Eclipse!

I keep wanting to say wow! in every post - and I expect that will continue as we REALLY start travelling internationally.  We had over 2 minutes of totality in Nashville, and we enjoyed that on a farm in Lebanon, TN, after an awesome lunch put on by some of our favorite chefs in town.

For Steve, the eclipse was something that he had put on our calendar for 2 years.  There was no way we were going to be out of the Nashville area on Aug. 21, 2017.  After experiencing it, I can say, it really was amazing (and dare I say, life changing?).   We had perfect skies that became cloudless when it was about 25% in.  You knew what was happening and coming, but the difference in light quality as it progressed is impossible to describe, but so cool!  We had never experienced a total eclipse before.  The darkness that suddenly fell as the last bit of sun disappeared was really eerie.  Everyone around us cheered, and firecrackers were set off on a neighboring farm.  I was waiting for the roosters to crow when the sun came back, but alas, they disappointed me.

I'm not posting any pictures (an extreme rarity, you'll probably find) because I didn't want to lug my 35 mm out to the farm (and possibly fry its innards if I screwed up) and my cellphone only took ok shots.  We've already marked April 8, 2024 for the next total eclipse passing up through TX, AR, Carbondale, IL, Indianapolis and out through Maine.  Totality is SO worth it to experience, even vs 95%.

Yosemite

Wow!  Our eldest son was married at Rush Creek Lodge just outside of the park's edge because he wanted to share the beauty of the Park that he had fallen in love with (along with his new wife).  No wonder they love it.  Adjectives I'd use to describe it include gorgeous, jaw-dropping, amazing, stunning... The vistas were so expansive that photos just can't do them justice.  

We hiked up the Mist Trail and back down the John Muir Trail which totaled 8 miles, and included elevation gain of 3000 feet!  Ouch.  To the top of Vernal Falls, we gained 1000 feet including 600 granite steps.  This was a brutal push continually upward, unfortunately along with a crowd of people.  The steps were slippery due to the namesake "mist" from the falls, but our trusty hiking boots didn't fail us.  

Vernal Falls

Vernal Falls

Back down the valley where we'd just come (note the rainbow)

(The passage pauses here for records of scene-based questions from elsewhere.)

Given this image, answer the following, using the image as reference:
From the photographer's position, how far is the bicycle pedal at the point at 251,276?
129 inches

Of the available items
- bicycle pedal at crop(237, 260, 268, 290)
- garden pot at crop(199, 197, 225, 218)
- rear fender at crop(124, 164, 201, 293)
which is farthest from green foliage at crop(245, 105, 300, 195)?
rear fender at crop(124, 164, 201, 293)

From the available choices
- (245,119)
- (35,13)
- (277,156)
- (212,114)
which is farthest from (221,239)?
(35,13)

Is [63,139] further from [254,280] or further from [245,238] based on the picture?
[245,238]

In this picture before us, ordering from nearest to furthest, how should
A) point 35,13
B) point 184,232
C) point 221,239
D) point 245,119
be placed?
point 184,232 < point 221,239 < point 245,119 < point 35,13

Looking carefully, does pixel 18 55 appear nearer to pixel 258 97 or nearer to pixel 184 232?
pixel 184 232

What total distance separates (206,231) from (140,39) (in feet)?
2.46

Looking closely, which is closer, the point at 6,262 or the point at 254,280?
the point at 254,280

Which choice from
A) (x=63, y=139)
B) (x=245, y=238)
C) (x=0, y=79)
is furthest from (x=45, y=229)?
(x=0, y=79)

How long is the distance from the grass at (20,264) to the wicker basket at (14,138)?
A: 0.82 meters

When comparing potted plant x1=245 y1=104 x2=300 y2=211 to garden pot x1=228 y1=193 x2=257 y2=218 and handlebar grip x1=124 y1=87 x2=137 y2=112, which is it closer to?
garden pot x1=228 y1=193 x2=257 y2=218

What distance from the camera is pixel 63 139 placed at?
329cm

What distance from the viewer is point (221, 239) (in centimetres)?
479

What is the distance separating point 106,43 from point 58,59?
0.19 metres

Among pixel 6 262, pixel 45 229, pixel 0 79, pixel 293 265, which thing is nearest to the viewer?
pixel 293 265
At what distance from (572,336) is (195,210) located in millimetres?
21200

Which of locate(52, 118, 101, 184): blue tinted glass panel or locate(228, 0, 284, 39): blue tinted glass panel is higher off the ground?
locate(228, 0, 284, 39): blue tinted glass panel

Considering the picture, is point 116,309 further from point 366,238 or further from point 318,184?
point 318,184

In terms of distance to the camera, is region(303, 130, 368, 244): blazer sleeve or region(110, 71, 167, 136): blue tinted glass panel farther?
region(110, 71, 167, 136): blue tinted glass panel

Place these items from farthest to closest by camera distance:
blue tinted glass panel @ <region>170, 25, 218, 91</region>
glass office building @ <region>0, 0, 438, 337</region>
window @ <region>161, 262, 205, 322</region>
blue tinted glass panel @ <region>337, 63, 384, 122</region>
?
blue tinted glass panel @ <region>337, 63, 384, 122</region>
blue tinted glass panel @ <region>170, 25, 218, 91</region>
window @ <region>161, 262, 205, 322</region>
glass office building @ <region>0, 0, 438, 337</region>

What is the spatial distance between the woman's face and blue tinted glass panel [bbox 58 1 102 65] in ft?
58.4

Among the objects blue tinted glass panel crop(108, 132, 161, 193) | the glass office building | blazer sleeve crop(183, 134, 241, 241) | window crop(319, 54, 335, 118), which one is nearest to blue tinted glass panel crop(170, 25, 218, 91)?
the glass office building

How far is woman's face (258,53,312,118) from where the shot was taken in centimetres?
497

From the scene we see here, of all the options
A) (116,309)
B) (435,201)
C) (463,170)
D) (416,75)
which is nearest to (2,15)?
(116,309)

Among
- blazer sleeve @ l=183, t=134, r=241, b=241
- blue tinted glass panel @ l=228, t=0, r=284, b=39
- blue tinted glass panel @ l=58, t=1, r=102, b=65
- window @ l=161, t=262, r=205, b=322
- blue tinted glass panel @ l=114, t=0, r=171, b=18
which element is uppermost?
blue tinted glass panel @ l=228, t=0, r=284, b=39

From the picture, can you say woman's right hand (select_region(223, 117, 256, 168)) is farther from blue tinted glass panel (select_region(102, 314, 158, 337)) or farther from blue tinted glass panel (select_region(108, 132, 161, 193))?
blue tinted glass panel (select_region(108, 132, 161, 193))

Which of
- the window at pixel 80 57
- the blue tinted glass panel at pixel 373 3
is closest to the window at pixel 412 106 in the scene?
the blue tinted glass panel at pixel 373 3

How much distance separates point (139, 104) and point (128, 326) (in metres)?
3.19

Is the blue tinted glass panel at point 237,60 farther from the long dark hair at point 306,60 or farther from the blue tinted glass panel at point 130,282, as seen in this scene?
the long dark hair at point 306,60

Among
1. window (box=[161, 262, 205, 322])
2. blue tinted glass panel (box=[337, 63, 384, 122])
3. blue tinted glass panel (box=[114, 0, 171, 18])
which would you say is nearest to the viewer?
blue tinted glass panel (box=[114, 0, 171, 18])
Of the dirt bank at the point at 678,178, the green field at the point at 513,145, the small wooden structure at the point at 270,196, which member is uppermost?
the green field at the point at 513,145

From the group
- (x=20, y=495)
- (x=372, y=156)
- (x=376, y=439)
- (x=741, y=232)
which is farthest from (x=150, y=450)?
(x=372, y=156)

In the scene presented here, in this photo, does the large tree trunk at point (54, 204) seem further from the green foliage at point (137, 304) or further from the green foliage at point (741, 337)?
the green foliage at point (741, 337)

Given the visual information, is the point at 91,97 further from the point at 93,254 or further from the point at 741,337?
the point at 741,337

Back down the valley where we'd just come (note the rainbow)

Nevada Falls

Nevada Falls

Then - onward and upward - ANOTHER 2000 feet up to the top of Nevada Falls.  O.M.G.  Near the end of the trail to the top, I was stopping every "flight" of steps or so, to pant and let my heart rate slow down to "just" racing.  I kept thinking "this isn't even close to what it'll be like to hike to Machu Picchu at 10,000+ feet altitude".  I came to resent the 10 lb pack I was carrying for my camera, telephoto lens, and water.

Once we were on "top of the world" (!), all the sweat, screaming muscles and panting were quickly forgotten as the mind boggling views opened up before us.  The top of Nevada Falls was unbelievably narrow.  The pictures we got of the falls as we walked away down the John Muir Trail revealed the magnitude of what we'd done and where we'd been.